Saturday 1 October 2011

Deep impact


There is an apocryphal story that in the summer of 2006, the US Federal Reserve became worried about the property bubble that was raging in many US cities.

So the Fed dusted off its macroeconomic models and conducted a simulation to see how the US economy would respond to a 20 percent fall in house prices. The model predicted that the US economy could easily absorb that kind of correction and that there would be no major impact on output or employment.


June 2006 was about the time that the housing market peaked in America. Throughout the summer it started to weaken slightly with prices beginning to fall 2007. The immediate impact on employment was, as the model projected, minimal. Employment continued to grow throughout 2007 reaching a peak in January 2008.

Thereafter, it was as if the US labour market had been hit by a meteor. Within two years, almost 8 million jobs disappeared.

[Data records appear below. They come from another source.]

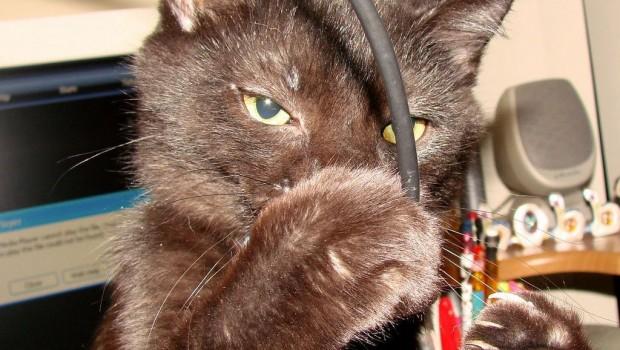 Mačku je ubila znatiželja – ima li istine u ovoj izreci?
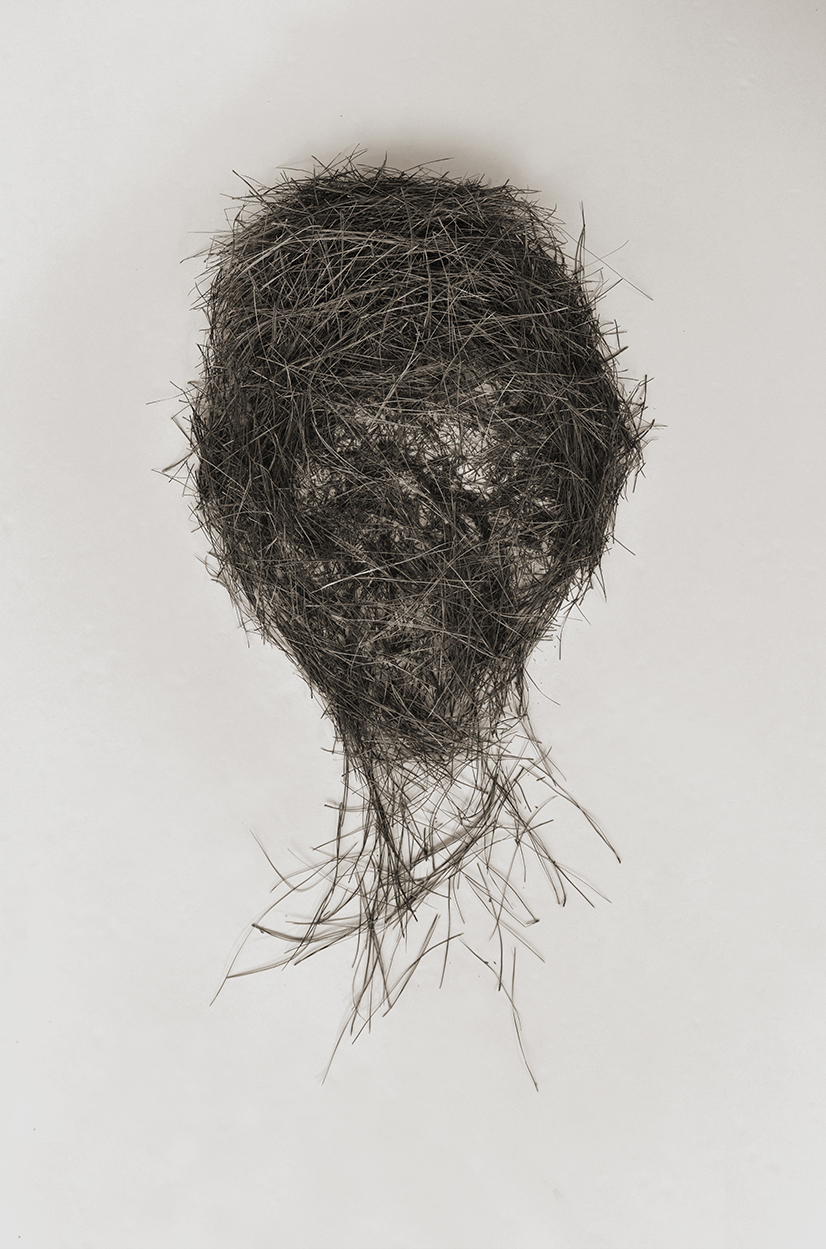 Head of Lot, pine needle drawing, 2016. Digital print on paper.
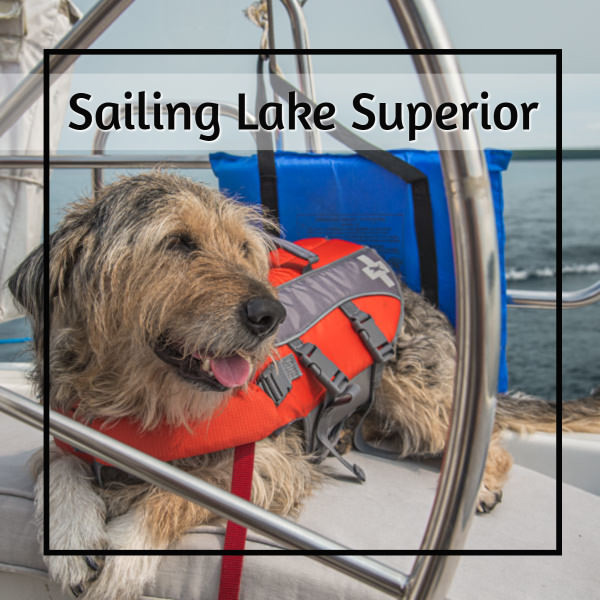 dog with a life jacket on a sailboat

The post-housing bubble recession eliminated 1 private sector job in 14.

So what is the moral of the story?

Well, there are perhaps too many to enumerate. The obvious ones are the poor predictive power of economic models, the complacency of economists, and their inability to understand the interactions between financial markets and the real sector. Poor bank supervision, perverse incentives in financial institutions, and self-destructive financial engineering would be another three to add to the list. Bonuses, speculation, greed, corporate stupidity, declining moral values, the masculine inadequacies of Bill Clinton, the arrogance of Alan Greenspan and the war-like tendencies of the Bush family - I could go on......

However, the really big lesson is that asset bubbles hide the underlying weaknesses of economies. For at least a decade, the US was losing a battle over competitiveness with Asia. Manufacturing jobs were moving eastwards, and America was de-industrializing. The story is equally true for the UK and much of Europe.

Rapidly growing housing prices, cheap credit, and growing household indebtedness obscured this dangerous tendency. Once the crash happened, US economy and its labour market underwent a brutal awakening to the new global economic realities.